Bref, le gouvernement aura tout essayé (ou presque), en ne s'embarrassant pas de démarches procédurières qui peuvent ralentir, voire anéantir ses actions. Car, pour tenter de rééquilibrer des finances publiques copieusement chahutées par un déficit structurel criant, les plus importantes décisions économiques ont été prises entre quatre murs au sein de la Primature : quelques circulaires ont suffi et rien n'aura été discuté en Conseil de gouvernement. Cette attitude aura conduit plusieurs observateurs à soutenir que le gouvernement a mis le Maroc sous le diktat du Fonds monétaire international. D'autant que le FMI, qui faisait miroiter ses fameuses lignes de précaution et de liquidité, avait et a toujours comme exigence l'assainissement des finances publiques, à travers les réformes fiscales, du système de subventions et de la retraite. Abdellatif Jouahri, gouverneur de Bank Al-Maghrib, estime d'ailleurs ces réformes nécessaires et urgentes. «Ces dernières, aussi difficiles et impopulaires soient-elles, sont les seules à même de rétablir les équilibres macroéconomiques, d'assurer leur viabilité et de redonner à l'Etat les moyens pour améliorer la compétitivité, relancer la croissance et renforcer la cohésion sociale, tout en préservant les bonnes relations du pays avec ses partenaires internationaux. En revanche, leur report ne fera qu'alourdir leur coût économique et social», soulligne-t-il dans la note introductive du rapport annuel 2012 de l'institut d'émission.

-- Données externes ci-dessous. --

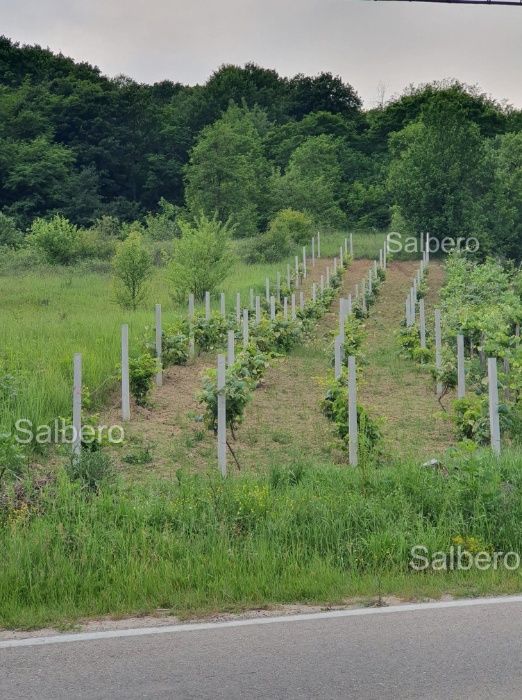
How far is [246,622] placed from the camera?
19.2ft

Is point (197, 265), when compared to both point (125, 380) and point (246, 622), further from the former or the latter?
point (246, 622)

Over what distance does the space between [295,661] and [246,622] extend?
714mm

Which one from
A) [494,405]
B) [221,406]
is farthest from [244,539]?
[494,405]

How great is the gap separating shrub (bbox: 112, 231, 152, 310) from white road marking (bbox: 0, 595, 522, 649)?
24.7 m

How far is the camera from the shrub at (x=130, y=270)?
3019cm

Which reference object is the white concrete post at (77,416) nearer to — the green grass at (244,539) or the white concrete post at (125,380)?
the green grass at (244,539)

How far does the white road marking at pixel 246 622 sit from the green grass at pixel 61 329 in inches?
216

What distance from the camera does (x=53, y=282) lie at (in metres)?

Jusqu'à présent, ces réformes structurelles de fond n'ont certes pas été initiées (hormis celle entamée de la Caisse de compensation avec l'indexation partielle), mais l'austérité budgétaire, soigneusement enveloppée dans le terme «bonne gouvernance» par le gouvernement, a fait mouche auprès du FMI. Mais irrité les alliés politiques de Benkirane.
Alliances de circonstance
Les choix économiques de Benkirane et une majorité gouvernementale de circonstance reposant uniquement sur l'arithmétique politicienne auront été, entre autres, parmi les raisons qui ont conduit à faire voler en éclats l'alliance PJD – Parti de l'Istiqlal. Une séparation douloureuse... pour le Maroc dont l'économie aura été prise en otage, pendant plusieurs mois, par deux chefs de parti aveuglés par leur ego.
Pour autant, cela a permis aux islamistes de découvrir la délicatesse d'être aux affaires, de détenir les clés du Royaume. Surtout si l'on n'a pas forcément le sens du partage des pouvoirs et de la concertation. Conséquence : acculé et critiqué, le PJD noue une nouvelle alliance, cette fois, avec le RNI, avec l'avènement du gouvernement Benki II le 10 octobre 2013.
Avec un peu plus de hauteur, l'on se rend compte que, finalement, l'habit de chef n'est pas taillé sur-mesure pour Benkirane. Il reste encore trop grand pour lui. Qualifié d'entêté et de manquer de tact et de sens du compromis, il verse souvent dans le populisme. C'était le cas récemment lorsqu'il a comparé les femmes à des «lustres» pour évoquer leur situation au foyer (www.financenews.press.ma).
Surtout, Benkirane a pris la fâcheuse habitude de «court-circuiter» le patronat pour apaiser les tensions sociales, raison pour laquelle il a décidé une hausse unilatérale du SMIG dans le privé, sans aucune forme de compensation à la clé. Conséquence : il a aussi les patrons sur le dos, alors que les syndicats et l'opposition continuent de faire feu de tout bois sur le gouvernement. A force de ménager la chèvre et le chou, il dilue ses efforts pour un rendu qui, au bout de 30 mois, laisse plus d'un sur sa faim.
C'est dire qu'en définitive, à l'actif de Benkirane, il n'y a encore aucune vraie grande réforme. Peut-être va-t-il nous surprendre lors de l'élaboration du projet de Loi de Finances 2015 ? En tout cas, 2016 n'est pas loin. Il lui reste donc peu de temps pour convaincre de nouveau les électeurs.